6 things every sailor should know how to do
Don’t head out to sea without knowing what to do when emergencies—both small and large—arise
5 What to do if you fall overboard
In this most serious of personal safety situations, it goes without saying that you must do everything possible to avoid falling overboard. Nothing good happens when you’re no longer on the boat, so be safe and hang on with every fiber of your being if you find yourself headed for the wrong side of the lifelines.
If do you fall overboard, there are several steps that need to be taken in short order to maximize your chances of being picked up. First, take an immediate accounting of the situation. If you fall overboard while attached by a long tether, you will need to quickly make a decision about whether the crew can retrieve you in seconds, otherwise you will need to consider cutting the tether to avoid being dragged underwater.
If you are free from the boat, make sure your life jacket has inflated or manually inflate it if necessary. Any amount of gear will weigh you down in the water, so if you aren’t wearing a life jacket or it is not providing proper buoyancy, consider kicking off sea boots if you can do it without expending too much energy. If you are carrying a personal locator beacon, activate it as soon as you are able. Make sure you’ve registered it properly before use.

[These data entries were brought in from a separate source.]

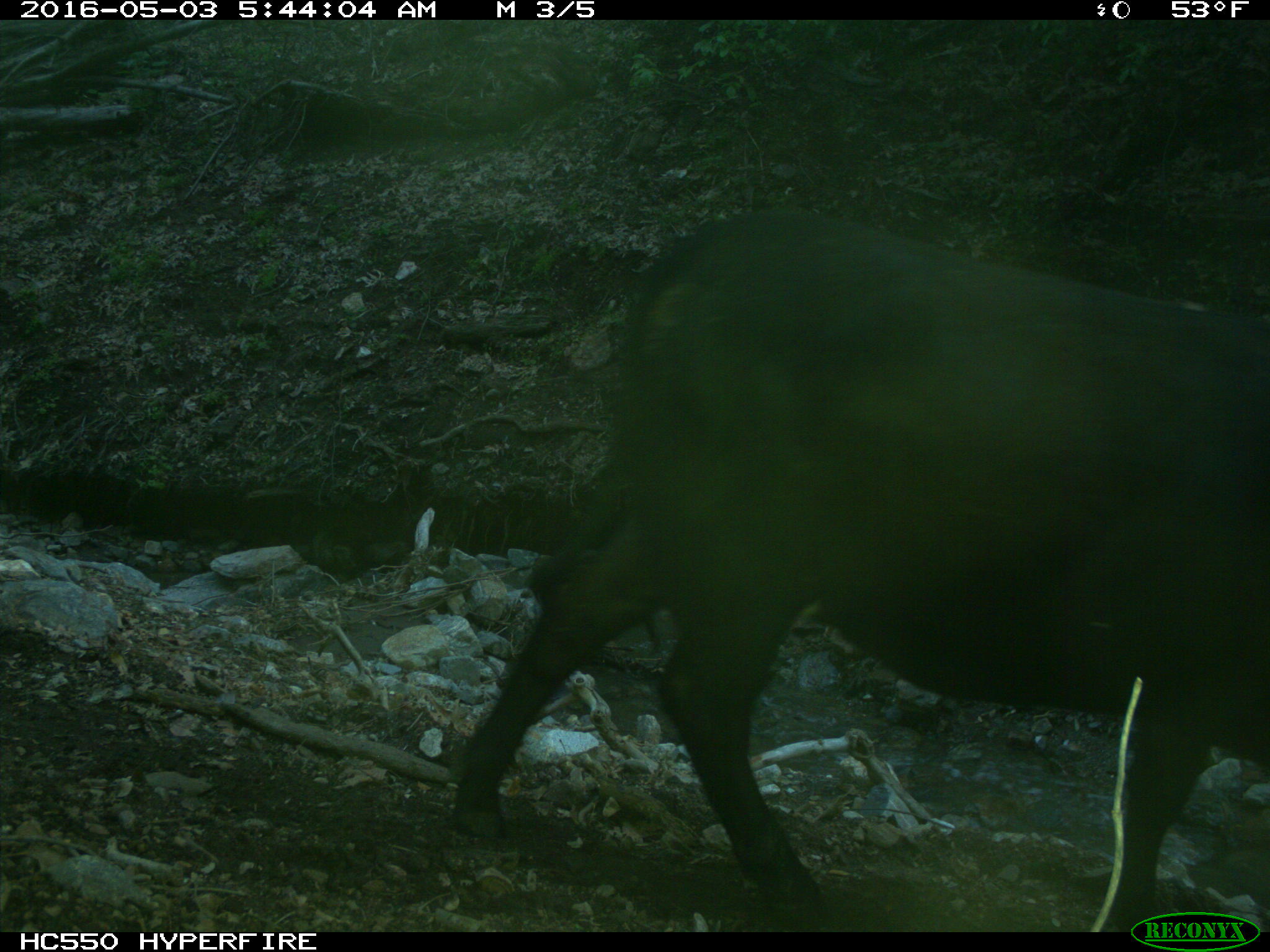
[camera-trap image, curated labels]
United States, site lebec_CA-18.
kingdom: Animalia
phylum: Chordata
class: Mammalia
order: Artiodactyla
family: Bovidae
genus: Bos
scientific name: Bos taurus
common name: domestic cow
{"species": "Bos taurus (domestic cow)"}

If more than one person has fallen overboard, do what you can to find each other. You’ll become a bigger target for searchers and it will allow for a single rescue operation. Link arms with each other, creating a human raft that can increase buoyancy. This method likely contributed to the successful recovery of the Rambler 100 crewmembers who were left floating when the boat lost its keel and capsized in the 2011 Rolex Fastnet Race.
Once the immediate danger is over, your next job is to make yourself as visible as possible. Help the people on the boat find you any way you can using a strobe light, flashlight, whistle or waving your arms. If you carry personal handheld flares, wait until you know someone is looking your direction before setting them off.
If immediate rescue is uncertain, you will have to think about conserving your energy and float face up.
Many of the factors that contribute to a successful man overboard recovery depend on having and using the right safety equipment, but there is one aspect that cannot be purchased or even practiced beforehand: remaining calm. More than anything, it is what Mark Wheeler, who fell overboard during a heavy-air squall in the 2017 Chicago-Mackinac Race, said contributed to his successful recovery. The boat he was racing on, the Farr 400 Meridian X, was sailing at 18 knots in a 50-knot gust when Wheeler slipped through the lifelines during an all-hands call. The boat was nearly two miles away by the time the crew were able to douse the spinnaker and turn around.
Wheeler was in the water for more than 30 minutes and credits a whistle for helping the boat find him in the pitch-black night. “I just wailed on that whistle,” he said.
The whistle may have been what resulted in Wheeler’s rescue, but his ability to remain calm and collected is likely what allowed him to survive until the boat found him.